_CHALLENGE_. Reproduce every record below verbatim, line for line, leaving out the pictures.

* start DATA TO USE *

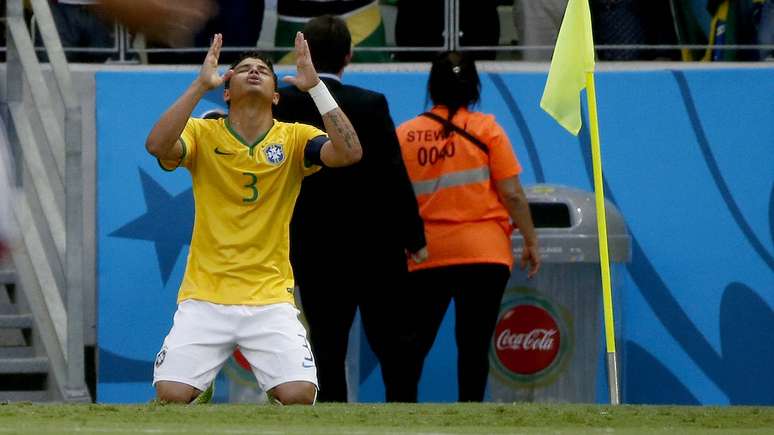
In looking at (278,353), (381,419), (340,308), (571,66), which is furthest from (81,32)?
(381,419)

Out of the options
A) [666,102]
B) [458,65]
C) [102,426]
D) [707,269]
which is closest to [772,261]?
[707,269]

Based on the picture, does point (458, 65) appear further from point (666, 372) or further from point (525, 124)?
point (666, 372)

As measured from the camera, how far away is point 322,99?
8094mm

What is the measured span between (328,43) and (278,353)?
1.97 metres

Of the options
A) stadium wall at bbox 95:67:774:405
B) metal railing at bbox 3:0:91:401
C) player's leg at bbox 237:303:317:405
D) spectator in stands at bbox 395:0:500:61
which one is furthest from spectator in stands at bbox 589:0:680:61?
player's leg at bbox 237:303:317:405

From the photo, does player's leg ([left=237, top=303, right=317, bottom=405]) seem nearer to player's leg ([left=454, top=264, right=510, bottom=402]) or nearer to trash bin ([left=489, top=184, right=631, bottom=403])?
player's leg ([left=454, top=264, right=510, bottom=402])

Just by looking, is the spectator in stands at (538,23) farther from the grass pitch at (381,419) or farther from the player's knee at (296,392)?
the player's knee at (296,392)

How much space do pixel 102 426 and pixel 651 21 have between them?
20.0 ft

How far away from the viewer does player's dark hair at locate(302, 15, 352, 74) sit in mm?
9195

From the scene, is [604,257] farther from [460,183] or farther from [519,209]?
[460,183]

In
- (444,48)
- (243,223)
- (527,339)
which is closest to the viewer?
(243,223)

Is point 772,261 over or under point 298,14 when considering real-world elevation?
under

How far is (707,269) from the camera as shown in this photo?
1150 cm

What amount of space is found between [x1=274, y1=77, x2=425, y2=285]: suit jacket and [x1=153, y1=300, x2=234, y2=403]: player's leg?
1.39 m
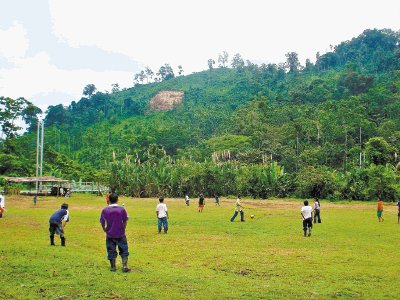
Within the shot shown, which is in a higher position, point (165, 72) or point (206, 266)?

* end DATA TO USE *

_PROBLEM SOLUTION_.
In looking at (278,353), (381,419), (340,308), (571,66), which is furthest from (81,32)?
(381,419)

Out of the options
A) [666,102]
B) [458,65]
C) [102,426]
D) [707,269]
which is closest to [772,261]?
[707,269]

Based on the picture, does point (458, 65) appear further from point (666, 372) or further from point (525, 124)?
point (666, 372)

As measured from the camera, how far away is point 322,99?
8094mm

What is the measured span between (328,43) and (278,353)?
1.97 metres

Of the options
A) stadium wall at bbox 95:67:774:405
B) metal railing at bbox 3:0:91:401
C) player's leg at bbox 237:303:317:405
D) spectator in stands at bbox 395:0:500:61
which one is furthest from spectator in stands at bbox 589:0:680:61?
player's leg at bbox 237:303:317:405

From the photo, does player's leg ([left=237, top=303, right=317, bottom=405]) seem nearer to player's leg ([left=454, top=264, right=510, bottom=402]) or nearer to trash bin ([left=489, top=184, right=631, bottom=403])?
player's leg ([left=454, top=264, right=510, bottom=402])

Just by looking, is the spectator in stands at (538,23) farther from the grass pitch at (381,419) or farther from the player's knee at (296,392)?
the player's knee at (296,392)

How much space do pixel 102 426 and pixel 651 21 have between them?
20.0 ft

How far away from the viewer does player's dark hair at locate(302, 15, 352, 74) sit in mm?
9195

From the scene, is [604,257] farther from [460,183] or farther from [519,209]?
[460,183]

In
- (444,48)
- (243,223)
- (527,339)
which is closest to the viewer?
(243,223)

Is point 772,261 over or under point 298,14 when considering real-world elevation?
under

How far is (707,269) from the camera as shown in this photo?
1150 cm

What amount of space is found between [x1=274, y1=77, x2=425, y2=285]: suit jacket and [x1=153, y1=300, x2=234, y2=403]: player's leg?
1.39 m
Within the shot shown, which is in a higher position, point (165, 72) or point (206, 266)?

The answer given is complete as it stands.